Windsor moved in with a schoolfriend and her parents, although they struggled to cope with her loud behaviour. They sent Windsor to dancing school, which sparked her interest in performing, although one night after a class, Windsor found her friend's father kissing another woman in a bus shelter. Humiliated by this, Windsor was sent back to London in 1944 along with a note from her dance teacher which read: "Barbara is a born show-off who loves to perform."

Impressed by this, Windsor's mother sent her to Madame Behenna's Juvenile Jollities, a drama school at which she appeared in several charity concerts and pantomimes. After the war, she passed her 11-plus exams, gaining the top mark in North London, and earned a scholarship for a place at Our Lady's Catholic High School, Stamford Hill, although she was expelled because she argued with the reverend mother after the latter refused to let Windsor have time off to appear in a pantomime.

Windsor moved to the Aida Foster School, Golders Green, and took elocution lessons. When Windsor's father came to watch a performance, she was ridiculed by the others as her father had begun working as a trolley bus conductor and had come in his uniform. Enraged, Windsor covered the girls in theatrical face powder, throwing more over the chaperone who tried to stop her. Despite this, Windsor was chosen to appear in the chorus of the successful musical Love From Judy in the West End in 1952, which ran for two years. Her stage name of "Windsor" was inspired by the Coronation of Elizabeth II in 1953. By the time she was 16, Windsor's parents divorced, and she was made to testify unwillingly against her father in court. Because custody of her had been awarded to her mother following the divorce, Windsor's father ceased all contact with Windsor, and would ignore her if he saw her in the street for many years afterwards.

────────

WHAT IS EXPECTED
List every school that the passage on Barbara Windsor's early years names.

EXERCISE DATA
────────

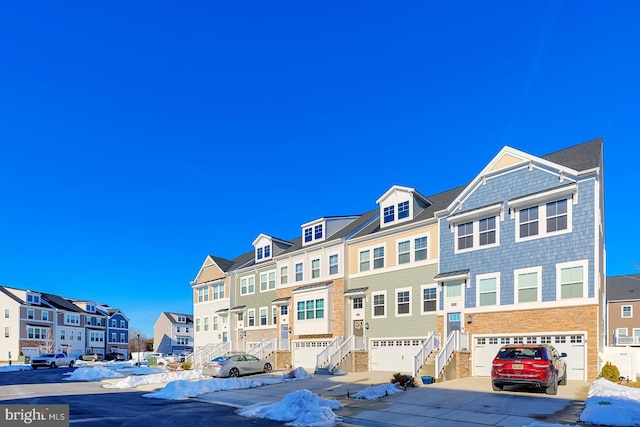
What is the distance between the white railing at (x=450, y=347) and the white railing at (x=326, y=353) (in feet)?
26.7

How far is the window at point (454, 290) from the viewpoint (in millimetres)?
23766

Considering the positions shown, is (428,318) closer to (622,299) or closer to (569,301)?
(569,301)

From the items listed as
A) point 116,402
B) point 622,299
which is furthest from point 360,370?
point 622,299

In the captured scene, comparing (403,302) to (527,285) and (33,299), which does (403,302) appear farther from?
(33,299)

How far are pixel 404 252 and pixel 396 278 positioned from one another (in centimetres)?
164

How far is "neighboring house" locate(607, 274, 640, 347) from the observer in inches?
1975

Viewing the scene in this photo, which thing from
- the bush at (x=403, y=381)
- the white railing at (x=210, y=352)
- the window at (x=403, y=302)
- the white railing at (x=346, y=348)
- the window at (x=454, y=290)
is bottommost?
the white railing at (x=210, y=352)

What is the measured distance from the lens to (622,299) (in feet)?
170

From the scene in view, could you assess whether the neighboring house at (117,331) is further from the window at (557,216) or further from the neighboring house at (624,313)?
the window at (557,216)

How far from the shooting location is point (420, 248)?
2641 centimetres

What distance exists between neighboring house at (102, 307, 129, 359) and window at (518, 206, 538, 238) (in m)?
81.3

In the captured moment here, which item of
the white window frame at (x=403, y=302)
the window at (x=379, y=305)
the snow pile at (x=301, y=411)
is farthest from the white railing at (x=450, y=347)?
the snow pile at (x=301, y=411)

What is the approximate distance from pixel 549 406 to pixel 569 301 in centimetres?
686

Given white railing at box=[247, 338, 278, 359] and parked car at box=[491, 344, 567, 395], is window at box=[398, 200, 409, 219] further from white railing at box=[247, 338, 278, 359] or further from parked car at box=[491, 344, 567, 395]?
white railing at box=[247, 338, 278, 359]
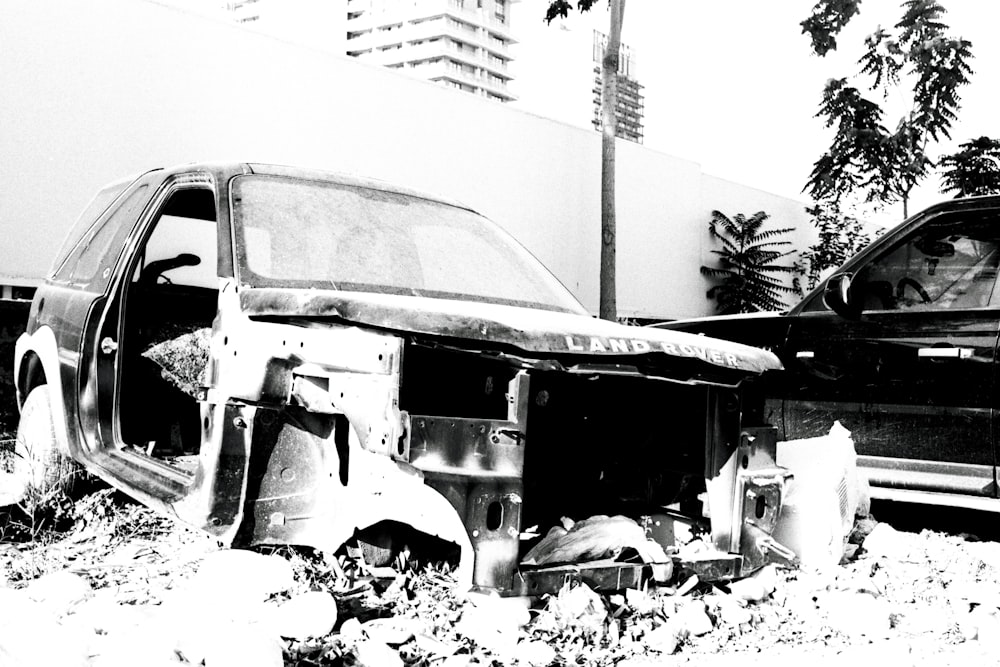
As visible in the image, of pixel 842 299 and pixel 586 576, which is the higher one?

────────

RESULT BELOW
Madame Behenna's Juvenile Jollities
Our Lady's Catholic High School, Stamford Hill
Aida Foster School, Golders Green